◆ EXERCISE ◆
For this exercise, retype the lines from the one that holds "The Day I Walked Away From My Church" through the one that holds "234 х 2 = 468 234 х 2 = 468" in the records below, both included, exactly and without pictures.

◆ DATA IN THIS EXERCISE ◆
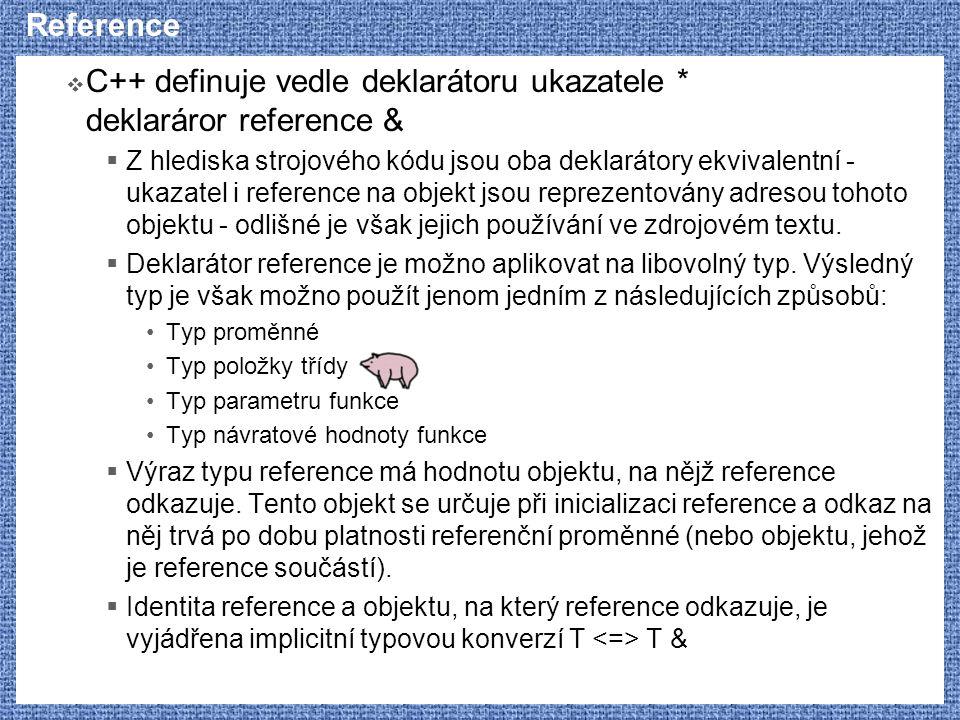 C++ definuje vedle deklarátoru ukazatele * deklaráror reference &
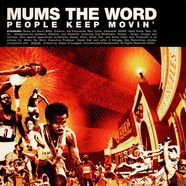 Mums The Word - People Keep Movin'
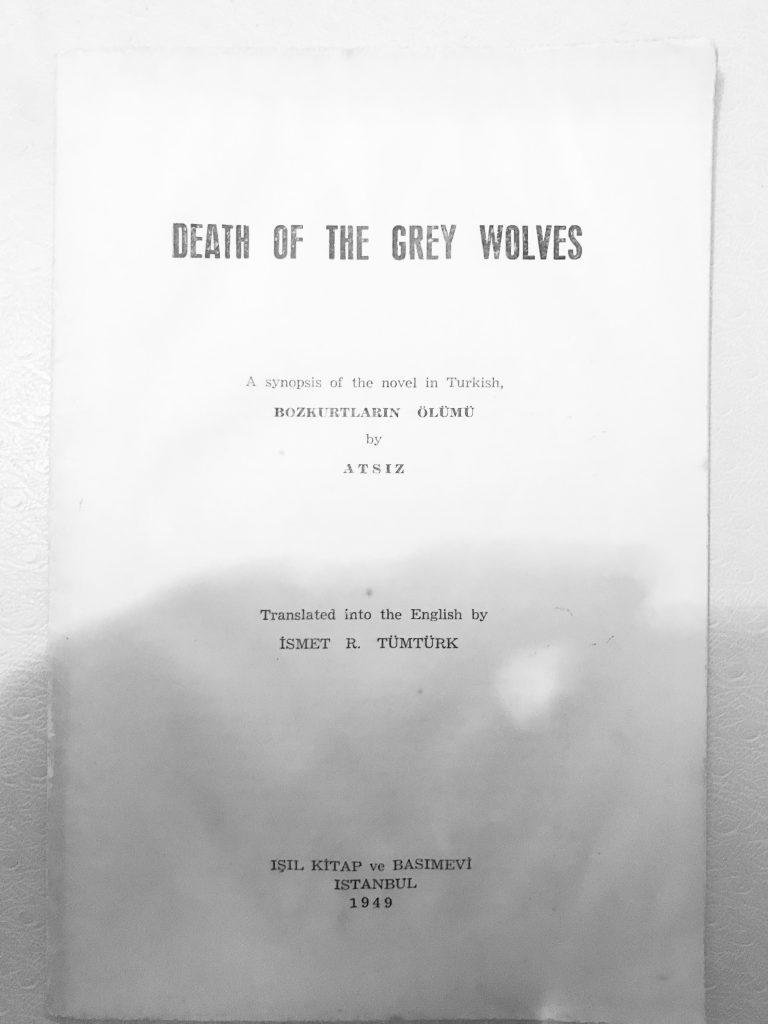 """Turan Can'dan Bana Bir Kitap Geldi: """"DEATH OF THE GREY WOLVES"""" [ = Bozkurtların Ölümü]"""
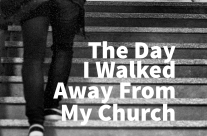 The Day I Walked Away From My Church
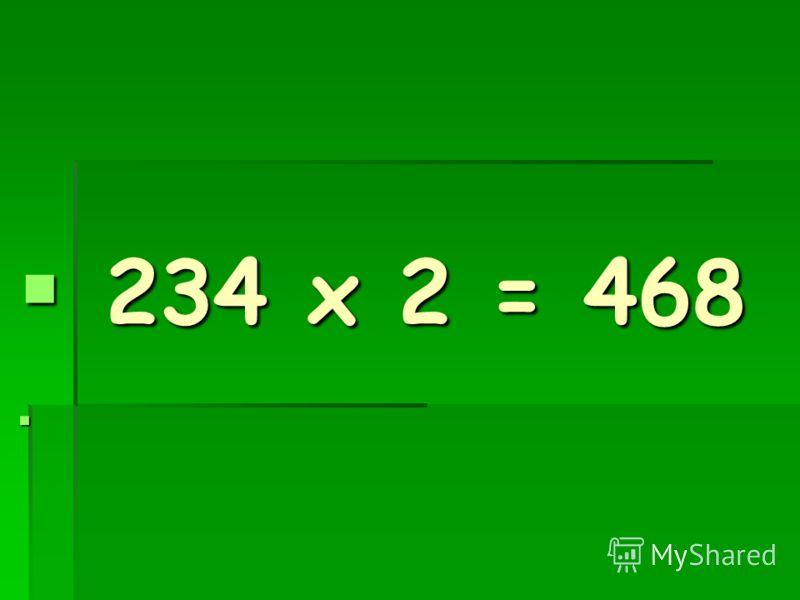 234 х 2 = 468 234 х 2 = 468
* * *
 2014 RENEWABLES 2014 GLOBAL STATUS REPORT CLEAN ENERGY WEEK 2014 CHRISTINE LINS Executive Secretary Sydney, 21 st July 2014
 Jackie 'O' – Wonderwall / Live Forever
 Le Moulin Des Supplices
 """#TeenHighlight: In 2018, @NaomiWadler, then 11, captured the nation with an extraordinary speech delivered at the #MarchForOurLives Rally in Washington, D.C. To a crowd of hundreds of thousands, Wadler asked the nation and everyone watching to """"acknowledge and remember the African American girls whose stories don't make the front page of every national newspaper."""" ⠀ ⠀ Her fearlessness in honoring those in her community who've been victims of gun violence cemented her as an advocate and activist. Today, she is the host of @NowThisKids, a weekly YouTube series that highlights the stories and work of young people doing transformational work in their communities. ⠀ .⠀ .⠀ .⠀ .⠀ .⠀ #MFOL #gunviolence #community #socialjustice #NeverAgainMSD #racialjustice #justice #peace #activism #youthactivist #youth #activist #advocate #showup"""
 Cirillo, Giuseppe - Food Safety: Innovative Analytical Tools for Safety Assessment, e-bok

◆ ANSWER SECTION ◆
 The Day I Walked Away From My Church
 234 х 2 = 468 234 х 2 = 468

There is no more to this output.